Por P. Ed Liptak, SDB

Los dos libros de Crónicas se concentran en la relación de los hebreos con Dios desde Adán y Eva hasta la liberación de los líderes de la fe judía del cautiverio babilónico. Las crónicas son una historia religiosa con propósito. En este 4º domingo de Cuaresma, junto con San Pablo a los Efesios y el Evangelio de San Juan, Crónicas lleva el mensaje de Cuaresma de que la infidelidad a Dios y la fidelidad tienen su propio tipo de recompensa.
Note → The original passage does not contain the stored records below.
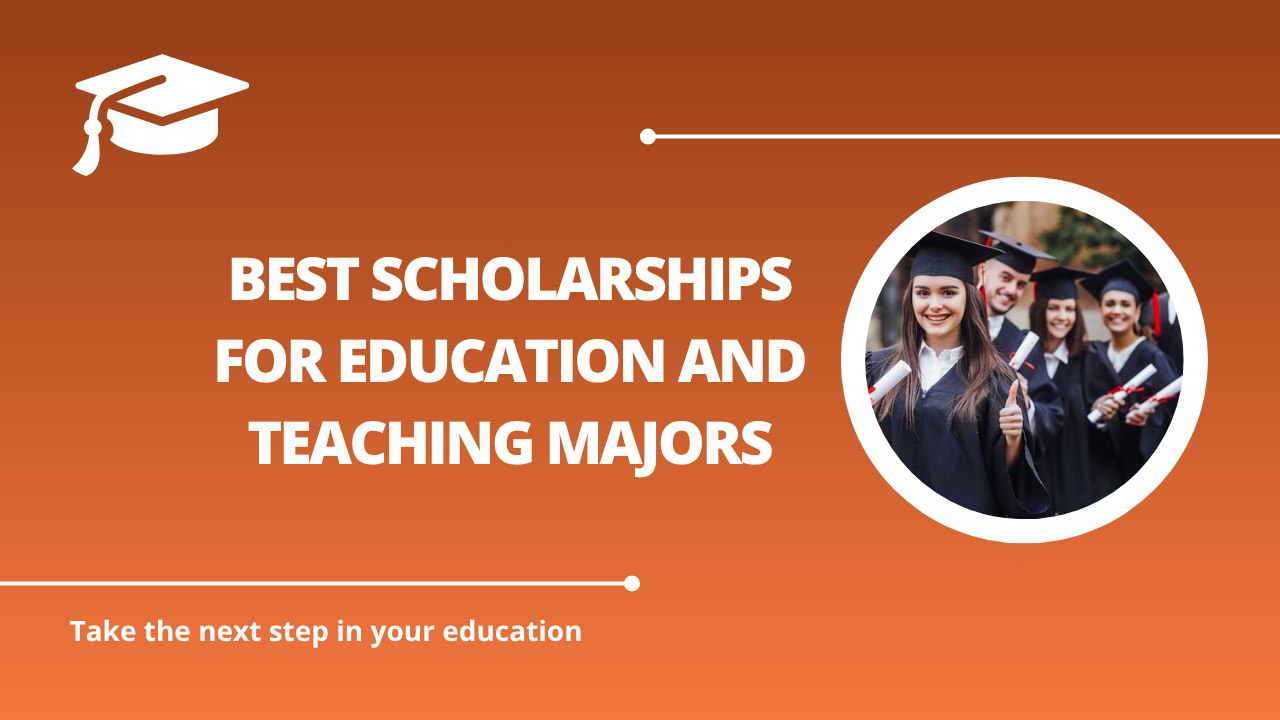 √Best Scholarships for Education and Teaching Majors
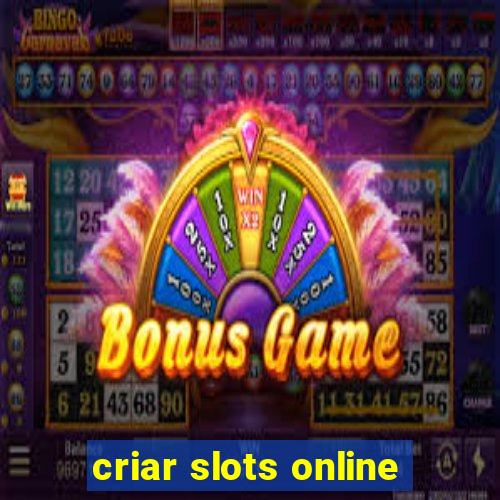 criar slots online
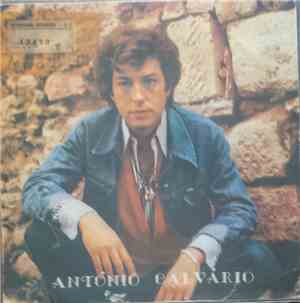 António Calvário - Por Mais Que Me Digam / Perfil Da Esperança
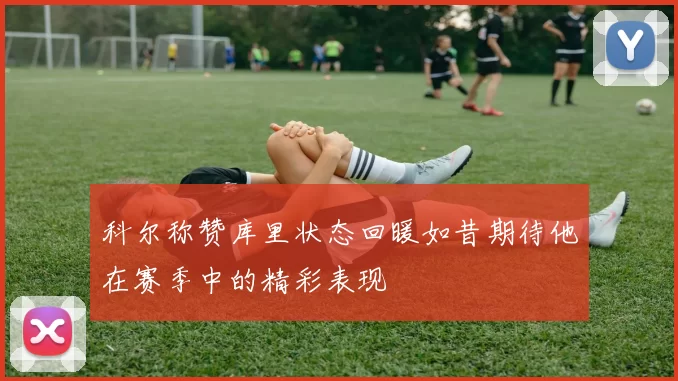 科尔称赞库里状态回暖如昔期待他在赛季中的精彩表现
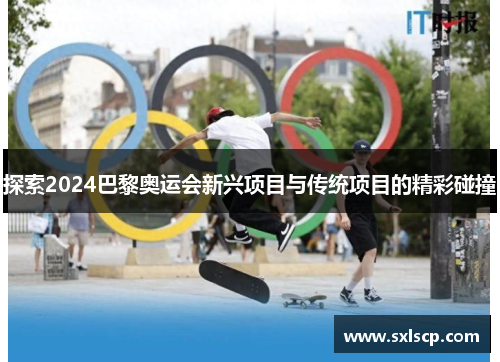 探索2024巴黎奥运会新兴项目与传统项目的精彩碰撞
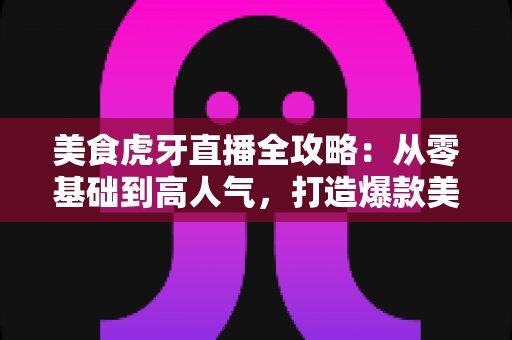 美食虎牙直播全攻略:从零基础到高人气,打造爆款美食直播间的完整指南 美食虎牙直播全攻略:从零基础到高人气,打造爆款美食直播间的完整指南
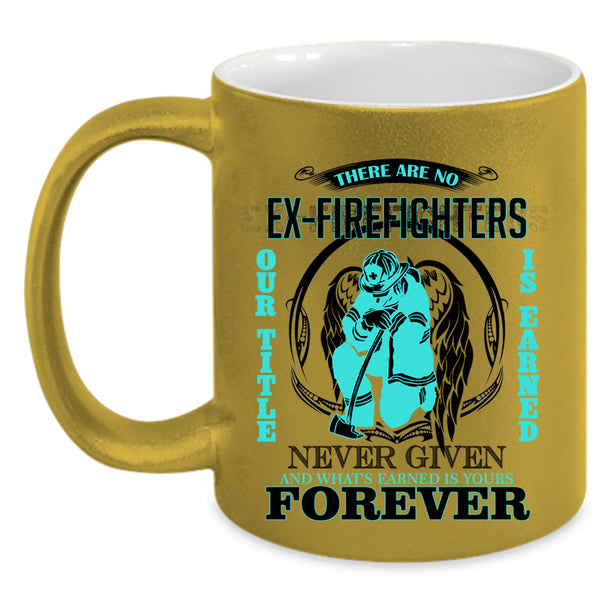 Cute Fireman Coffee Mug, There Are No Ex Firefighter Accent Mug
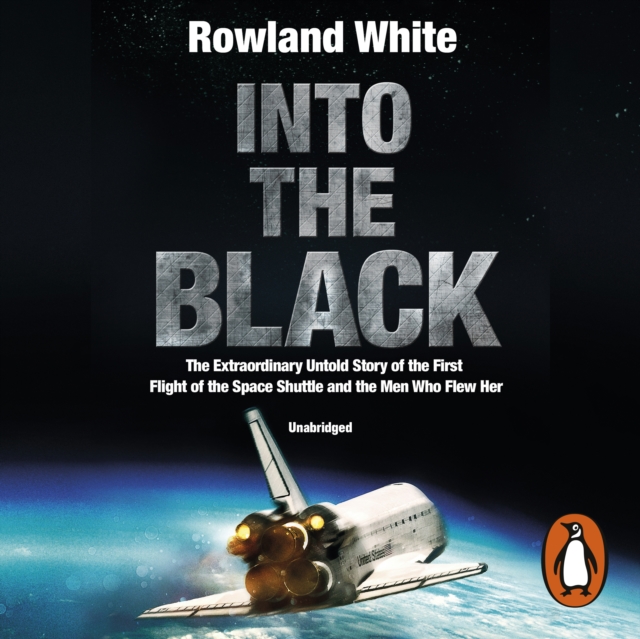 Into the Black : The electrifying true story of how the first flight of the Space Shuttle nearly ended in disaster, eAudiobook MP3 eaudioBook
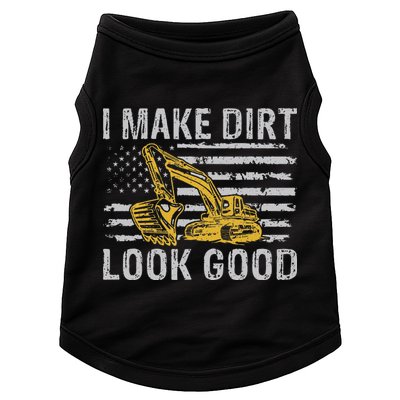 I Make Dirt Look Good Excavator Doggie Tank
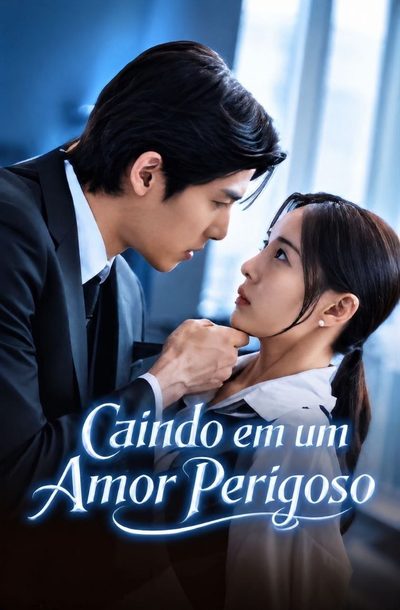 Capa da minissérie CAINDO EM UM AMOR PERIGOSO Falling into a dangerous love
Segunda de Crónicas cita la abundante corrupción en Judea después de la muerte de David, infidelidad tras infidelidad, adoración de ídolos, inmoralidad pagana, incluso la contaminación del Templo mismo. En compasión, Dios envió mensajeros para corregirlos, pero fueron ignorados o asesinados, “hasta que la ira de Jehová contra su pueblo se encendió de tal manera que no hubo remedio”. Jerusalén, el Templo, las mejores casas fueron demolidas. Los sobrevivientes fueron enviados a Babilonia. De hecho, Dios había sido paciente, bondadoso y misericordioso. Pero entonces o ahora, probar la bondad de Dios por medio de una vida corrupta constante puede liberar Su ira.

 La oscuridad!  San Pablo recuerda a la comunidad de Éfeso y a nosotros que todos hemos salido de las tinieblas del pecado por la gracia y la bondad de Dios. “Él, rico en misericordia, lleno de amor por sus criaturas, aunque muerto, perdido en nuestra transgresión, él, Dios misericordioso, nos trajo a la vida por la gracia salvadora de Cristo”. Para Pablo, Jesús estaba y está bañado en la Luz y el Amor increados de Dios. El resplandor que brillaba desde Su Cruz rompió las tinieblas de la muerte y el pecado. Y nosotros, añadidos a nuestros escasos sacrificios cuaresmales, ¿no podemos también subir a la cruz con Jesús y ofrecer nuestras propias dificultades de la vida en unión con la suya y en acción de gracias a Él? ¡En Jesús somos salvos!

Similar a la exclamación de Pablo es el inolvidable arrebato de San Juan provocado por Jesús diciéndole a Nicodemo: “Así como Moisés levantó la serpiente en el desierto, así es necesario que el Hijo del Hombre sea levantado, para que todo el que cree en Él tenga vida eterna”. Juan estaba en el Calvario y vio a Jesús levantado. Así, exclamó: “Tanto amó Dios al mundo que ha dado a su Hijo unigénito, para que todo el que cree en él… podría tener vida eterna”. Intercede por nosotros, Juan, para que el amor y la luz de Cristo nos guarden siempre de las tinieblas del pecado.